Step 1 Fertilize monthly.
After your Phalaenopsis orchid drops its last flower, you can start fertilizing once a month with an orchid fertilizer. Follow the fertilizer manufacturer’s instructions. Keep your orchid in its location, in bright, indirect light.
Step 2 Cut the flower spike (or don’t).
After the flowers drop, you have three choices:
- There’s a chance that new blooms will flower at the tip of the plant, so you can try leaving the flower spike in place. But often, this doesn’t work. And if it does, the flowers will probably be smaller than the original flowers.
- With a sterile razorblade, sharp scissors or clippers, cut the flower spike at a slight angle in between the second and third triangular node, counting up from the bottom. Please note that this is only works for Phalaenopsis and that it only works about half the time.
- Matsui Recommended Our expert grower team likes giving the plant a fresh start by removing the flower spike entirely, using a sterile razorblade, clippers or sharp scissors, clipping it about ½” from the base of the plant. This method makes for the best blooms and gives the plant a chance to reset and grow stronger roots. You’ll also need to remove the spike if it has turned yellow or brown. If you’re trying to re-bloom an orchid other than Phalaenopsis, you’ll want to cut the old flower spike off at the base of the plant no matter what.
Step 3 Don’t forget to water.
Water your orchid per care tag instructions, about every 10–14 days for most standard sized Phalaenopsis or 7–10 days for mini Phals. Again, watering less is best. Let the potting medium almost dry out before watering again.

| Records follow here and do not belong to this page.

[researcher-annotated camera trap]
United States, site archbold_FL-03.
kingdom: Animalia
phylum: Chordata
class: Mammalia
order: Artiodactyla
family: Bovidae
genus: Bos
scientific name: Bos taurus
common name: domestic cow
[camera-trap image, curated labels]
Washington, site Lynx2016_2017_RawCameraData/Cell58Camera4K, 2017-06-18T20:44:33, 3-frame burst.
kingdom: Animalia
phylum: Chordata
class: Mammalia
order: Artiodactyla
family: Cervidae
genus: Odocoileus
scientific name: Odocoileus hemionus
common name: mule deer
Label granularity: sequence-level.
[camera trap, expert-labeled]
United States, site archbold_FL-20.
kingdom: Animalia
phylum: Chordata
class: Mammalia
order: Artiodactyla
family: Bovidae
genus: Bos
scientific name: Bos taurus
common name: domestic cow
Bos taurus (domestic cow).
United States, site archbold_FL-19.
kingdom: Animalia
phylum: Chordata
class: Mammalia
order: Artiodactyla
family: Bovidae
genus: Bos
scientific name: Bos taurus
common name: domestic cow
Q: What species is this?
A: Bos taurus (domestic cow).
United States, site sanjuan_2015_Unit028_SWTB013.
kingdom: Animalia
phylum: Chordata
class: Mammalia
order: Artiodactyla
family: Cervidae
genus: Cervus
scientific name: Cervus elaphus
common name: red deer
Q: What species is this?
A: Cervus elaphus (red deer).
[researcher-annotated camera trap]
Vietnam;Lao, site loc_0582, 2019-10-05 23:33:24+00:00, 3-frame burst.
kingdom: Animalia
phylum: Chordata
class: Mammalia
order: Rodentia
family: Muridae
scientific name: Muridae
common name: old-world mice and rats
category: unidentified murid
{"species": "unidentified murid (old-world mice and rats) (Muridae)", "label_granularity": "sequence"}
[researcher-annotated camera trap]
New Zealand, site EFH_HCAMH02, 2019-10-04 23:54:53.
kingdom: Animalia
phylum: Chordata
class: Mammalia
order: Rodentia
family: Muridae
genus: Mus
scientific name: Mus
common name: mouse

Step 4 Wait about a few months for a new leaf.
If you’ve cut the flower spike, you’ll want to wait a few months before you induce spiking. Once it gets a new leaf that is fully grown, your orchid is recovered and ready to rebloom. Note that this new leaf will likely be as big, and possibly bigger, than the other leaves on your plant.
Step 5 You’ll need some cold.
To get a new orchid flower spike, place the plant in an area with a lower room temp — about 55–65°F at night should do it. Placing your orchid in a window away from the heater might work, too. We’ve had best success getting new flower spikes in winter, when our homes and their windows aren’t as warm.
Step 6 Watch for a new flower spike.
Wait a month or so for a flower spike to grow. It will look like a root growing straight up it will have a knobby end on it, called a “mitten.” Once your orchid starts spiking, you can return it to its normal growing location with a moderate room temp of 65–75°F and bright, indirect light. Give it a few more months for the spike to grow tall and for new flowers. Once it hits about 5” you can start supporting the spike with a stake and a loose tie. If you don’t get a new flower spike after a couple of months, try moving the orchid to a different location. It might not be getting enough light or cold enough temperatures.
Step 7 Keep up the good work.
Continue watering and fertilizing. Don’t move your orchid around; otherwise its flowers might get twisted and it won’t have that pretty arching affect. Our Phalaenopsis can usually grow a new flower spike (or two) once a year. Enjoy!